5) Divieto di cumulo delle cariche per i parlamentari (esempio: sindaco e deputato). Non so bene a che serva, ma sì.
6) Partecipazione diretta a ogni incontro pubblico da parte dei cittadini via web. Ogni incontro pubblico? Anche il consiglio comunale di un Comune di mille abitanti? E chi paga, per le attrezzature e i tecnici? No. Pubblicizzi chi vuole.
7) Referendum sia abrogativi che propositivi senza quorum. Formulata così, la proposta merita un no. Bene l’abolizione del quorum, ma dopo avere aumentato il numero delle firme. No ai referendum propositivi, per paura della demagogia: “Sequesto di tutti i beni al di sopra del milione di euro, e tagliamo la testa ai nobili! Viva Robespierre!”.
8) Obbligatorietà della discussione parlamentare e del voto nominale per le leggi di iniziativa popolare. Tutte le leggi vanno discusse in Parlamento. Voto nominale? Per vedere se gli eletti hanno più paura degli elettori che dei segretari del loro partito? Comunque, sì.
9) Approvazione di ogni legge subordinata alla effettiva copertura finanziaria. Esiste già l’art.81 della Costituzione, e in Parlamento non ne hanno mai tenuto conto. È questo comportamento che bisognerebbe modificare, non la norma. No.

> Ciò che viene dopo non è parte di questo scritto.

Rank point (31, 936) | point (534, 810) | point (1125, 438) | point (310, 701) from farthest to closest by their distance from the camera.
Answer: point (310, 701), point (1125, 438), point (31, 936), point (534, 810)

10) Leggi rese pubbliche on line almeno tre mesi prima delle loro approvazione per ricevere i commenti dei cittadini. No. Innanzi tutto esistono i decreti catenaccio (cioè ogni tanto esiste l’urgenza) e poi i cittadini non sono qualificati per materie per le quali già non tutti i parlamentari sono qualificati. Questa è la democrazia nell’agorà, fuor di moda da oltre duemila anni. No.
11) Abolizione dell’Ordine dei giornalisti. Sì.
12) Copertura completa dell’ADSL a livello di territorio nazionale. Sono contrario ad ogni programma che implica spese. Questo punto si può lasciare ai privati. No.
13) Statalizzazione della dorsale telefonica, con il suo riacquisto a prezzo di costo da Telecom Italia. Non so di che si tratta, ma nel dubbio dico no.
14) Abolizione del valore legale dei titoli di studio. No. Abolizione di molte università e misure draconiane per rendere serie le residue. La formazione di un professionista richiede che si siano sicuramente studiate molte materie, non solo quelle strettamente professionali (diritto romano e non solo diritto privato, ad esempio).
15) Accesso pubblico via Internet alle lezioni universitarie. Sì, se la cosa non costa molto.
16) A questi punti aggiungo, perché l'ha detto Grillo personalmente: Uscita dall’euro e non pagamento del debito pubblico. Un no, senza ulteriori commenti.
Dodici no, quattro sì. E comunque questo programma è pressoché inutile. Non riforma la giustizia, non riforma il lavoro, non riforma la pubblica amministrazione, non riforma il fisco, non prevede la vendita dei beni demaniali non necessari, non prevede un netto taglio della spesa pubblica (specificando dove si taglia). Io non so che cosa sia la “dorsale telefonica”, ma so che cos’è la disoccupazione e la lentezza della giustizia.
Un no al programma nel suo complesso.